The easiest way to explain it, said Gallant, is that when energy consumption drops due to conservation, the Global Adjustment fee must be increased to make up the difference. So the less power Ontarians use, the higher their electricity costs must be in order to cover the minimum revenues energy producers are guaranteed.
What Cost to Reduce CO2
“When it comes to fighting climate change, Ontario has already been at war with the provincial economy, devastating consumers and undermining growth. In a burst of regulatory overkill, the province ordered a shutdown of its coal plants and orchestrated a massive overhaul of the provincial electricity market, at massive cost to consumers. When the plant shutdowns began around 2009, Ontario industry and individual consumers used 139 TWh (trillions of watt hours) of electricity. In 2014, the province used the same amount of electricity coal free, but the total cost has increased from $8.6 billion in 2009 to $12.7 billion in 2014, a jump of $4 billion.”

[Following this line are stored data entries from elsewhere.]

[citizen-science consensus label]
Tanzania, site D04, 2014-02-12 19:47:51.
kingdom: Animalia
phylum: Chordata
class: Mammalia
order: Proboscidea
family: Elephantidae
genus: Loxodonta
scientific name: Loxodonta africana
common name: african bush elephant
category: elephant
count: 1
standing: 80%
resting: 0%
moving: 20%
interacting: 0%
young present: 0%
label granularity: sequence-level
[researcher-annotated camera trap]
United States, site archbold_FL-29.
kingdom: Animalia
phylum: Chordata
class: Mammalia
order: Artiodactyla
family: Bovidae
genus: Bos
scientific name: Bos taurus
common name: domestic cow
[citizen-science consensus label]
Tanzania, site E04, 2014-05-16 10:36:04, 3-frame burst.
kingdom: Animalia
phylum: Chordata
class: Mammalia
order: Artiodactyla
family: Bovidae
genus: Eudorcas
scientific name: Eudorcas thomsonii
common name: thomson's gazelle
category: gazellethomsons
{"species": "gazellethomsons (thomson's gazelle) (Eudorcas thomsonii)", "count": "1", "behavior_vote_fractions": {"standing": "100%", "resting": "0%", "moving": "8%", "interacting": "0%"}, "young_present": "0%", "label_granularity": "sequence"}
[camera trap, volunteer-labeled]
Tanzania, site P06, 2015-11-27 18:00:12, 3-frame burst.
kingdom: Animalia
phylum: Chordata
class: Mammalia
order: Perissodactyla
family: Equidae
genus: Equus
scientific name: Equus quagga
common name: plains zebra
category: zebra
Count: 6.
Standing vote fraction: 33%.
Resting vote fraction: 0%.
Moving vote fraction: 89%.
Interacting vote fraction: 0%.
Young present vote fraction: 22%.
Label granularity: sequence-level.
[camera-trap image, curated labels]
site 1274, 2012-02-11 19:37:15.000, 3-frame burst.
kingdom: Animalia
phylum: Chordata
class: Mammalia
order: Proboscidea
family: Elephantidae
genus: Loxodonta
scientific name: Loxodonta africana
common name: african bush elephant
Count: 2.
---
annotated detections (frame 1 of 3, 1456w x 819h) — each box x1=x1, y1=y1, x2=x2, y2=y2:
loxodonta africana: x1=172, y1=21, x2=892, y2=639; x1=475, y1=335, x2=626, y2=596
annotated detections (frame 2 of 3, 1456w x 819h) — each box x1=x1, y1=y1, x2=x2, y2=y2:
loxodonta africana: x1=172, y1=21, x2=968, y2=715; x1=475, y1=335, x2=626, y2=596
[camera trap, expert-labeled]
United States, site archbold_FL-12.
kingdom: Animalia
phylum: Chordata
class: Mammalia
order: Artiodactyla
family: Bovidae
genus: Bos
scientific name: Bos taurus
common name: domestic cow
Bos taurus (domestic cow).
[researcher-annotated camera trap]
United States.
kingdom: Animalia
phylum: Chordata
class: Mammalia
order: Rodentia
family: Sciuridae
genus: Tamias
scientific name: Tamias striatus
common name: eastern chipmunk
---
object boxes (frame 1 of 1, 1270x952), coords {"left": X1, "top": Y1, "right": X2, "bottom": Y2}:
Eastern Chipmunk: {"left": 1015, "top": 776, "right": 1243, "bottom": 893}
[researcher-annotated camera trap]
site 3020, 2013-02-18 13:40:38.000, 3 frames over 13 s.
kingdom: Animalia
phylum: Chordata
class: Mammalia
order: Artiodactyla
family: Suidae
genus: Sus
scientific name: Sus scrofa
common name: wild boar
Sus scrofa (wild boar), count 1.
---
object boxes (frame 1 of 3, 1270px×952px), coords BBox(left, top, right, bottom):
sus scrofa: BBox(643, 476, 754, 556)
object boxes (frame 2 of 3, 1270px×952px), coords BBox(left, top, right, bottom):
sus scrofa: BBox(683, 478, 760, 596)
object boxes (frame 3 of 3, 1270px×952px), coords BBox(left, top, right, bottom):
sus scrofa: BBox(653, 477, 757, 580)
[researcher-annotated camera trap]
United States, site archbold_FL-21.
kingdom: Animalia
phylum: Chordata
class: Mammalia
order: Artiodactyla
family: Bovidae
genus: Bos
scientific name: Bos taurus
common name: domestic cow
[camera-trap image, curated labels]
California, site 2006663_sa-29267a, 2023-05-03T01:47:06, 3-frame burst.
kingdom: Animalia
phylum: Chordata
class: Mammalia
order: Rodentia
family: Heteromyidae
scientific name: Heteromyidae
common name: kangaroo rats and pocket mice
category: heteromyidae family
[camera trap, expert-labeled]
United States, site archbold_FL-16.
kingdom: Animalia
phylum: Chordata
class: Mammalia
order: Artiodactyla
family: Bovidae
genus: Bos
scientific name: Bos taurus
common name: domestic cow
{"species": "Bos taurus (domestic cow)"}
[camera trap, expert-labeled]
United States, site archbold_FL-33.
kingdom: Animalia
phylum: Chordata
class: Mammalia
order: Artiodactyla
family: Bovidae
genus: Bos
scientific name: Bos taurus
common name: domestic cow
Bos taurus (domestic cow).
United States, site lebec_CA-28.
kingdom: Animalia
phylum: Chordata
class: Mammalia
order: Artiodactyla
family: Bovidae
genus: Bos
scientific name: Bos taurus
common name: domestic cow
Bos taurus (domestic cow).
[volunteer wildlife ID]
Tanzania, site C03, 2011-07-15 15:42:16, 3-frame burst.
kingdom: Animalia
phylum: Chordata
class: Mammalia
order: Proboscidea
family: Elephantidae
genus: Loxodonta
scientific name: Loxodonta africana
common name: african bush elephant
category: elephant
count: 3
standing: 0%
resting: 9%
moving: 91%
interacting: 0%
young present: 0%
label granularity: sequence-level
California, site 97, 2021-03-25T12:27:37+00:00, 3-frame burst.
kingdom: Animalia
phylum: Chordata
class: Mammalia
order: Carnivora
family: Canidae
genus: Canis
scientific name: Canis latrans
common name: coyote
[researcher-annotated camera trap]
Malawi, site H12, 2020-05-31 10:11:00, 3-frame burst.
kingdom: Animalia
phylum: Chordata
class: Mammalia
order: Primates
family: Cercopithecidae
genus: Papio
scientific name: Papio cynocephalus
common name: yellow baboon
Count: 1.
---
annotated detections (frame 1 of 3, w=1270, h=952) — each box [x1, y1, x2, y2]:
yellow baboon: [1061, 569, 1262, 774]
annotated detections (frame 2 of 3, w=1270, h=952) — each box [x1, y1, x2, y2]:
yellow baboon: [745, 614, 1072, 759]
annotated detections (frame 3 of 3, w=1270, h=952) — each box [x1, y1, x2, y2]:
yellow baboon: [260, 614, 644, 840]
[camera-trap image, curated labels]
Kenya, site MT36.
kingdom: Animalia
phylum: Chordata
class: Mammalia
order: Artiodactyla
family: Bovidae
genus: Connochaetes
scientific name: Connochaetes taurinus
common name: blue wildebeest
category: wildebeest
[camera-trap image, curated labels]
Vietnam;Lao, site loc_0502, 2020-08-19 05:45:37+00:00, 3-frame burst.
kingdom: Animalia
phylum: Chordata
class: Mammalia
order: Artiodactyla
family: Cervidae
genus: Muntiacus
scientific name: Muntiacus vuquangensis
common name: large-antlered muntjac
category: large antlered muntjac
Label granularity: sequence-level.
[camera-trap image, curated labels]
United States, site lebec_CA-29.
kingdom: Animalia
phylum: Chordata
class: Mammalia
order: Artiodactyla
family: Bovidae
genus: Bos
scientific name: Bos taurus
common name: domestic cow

“That’s expensive carbon reduction. Much of the increased spending comes from Ontario’s feed-in-tariff and other subsidies to allow the installation of wind and solar power and construction of new gas-powered plants. According to government figures, closing the Ontario coal plants reduced annual carbon emissions by maybe 10-million tonnes between 2009 and 2014. Let’s see, back of the envelope, $4 billion divided by 10-million tonnes of carbon, works out to about $400 per tonne of carbon per year. ”
it really is quite remarkable. Ontario is not trying to do something crazy like South Australia, chasing the dream of 100% renewable energy. No, Ontario energy is cheap, coming from installed nuclear and hydro plants, along with stations fired by gas, quite cheap these days. They only wanted to swap out the sliver of coal electricity for more renewables. And look at the mess they created in pursuing that very limited green energy objective.
No wonder the new UK administration is reconsidering their 30-year price agreement for Hinkley Point electricity. Going ahead means following Ontario and others down the rabbit hole into Not-So-Wonderland.
A world-wide look at damage from green energy policies is here: Clean, Green and Catastrophic
Update August 2
A closer reading of Hillary’s energy platform shows the Democrats want to go over the cliff with the others. http://dailycaller.com/2016/07/31/5-problems-with-hillarys-energy-platform-that-could-leave-you-in-the-dark/
Update August 18 2016
In a recent followup article Global News reports on the increasingly unpaid Ontario electricity bills.
The OEB data shows Hydro One’s total amount of ‘write offs’ for eligible low income customer accounts jumped from $327,230 in 2013 to $1,798,531 in 2015, a 450 per cent increase in the utility’s write off totals in those two years. . . The total amount owing for Hydro One customers behind on their energy bills rose from nearly $54 million in 2013 to $105.5 million in 2015, according to the OEB. The average amount owing for people in arrears was $292 in 2013 and $467 in 2015, representing a 60 per cent increase.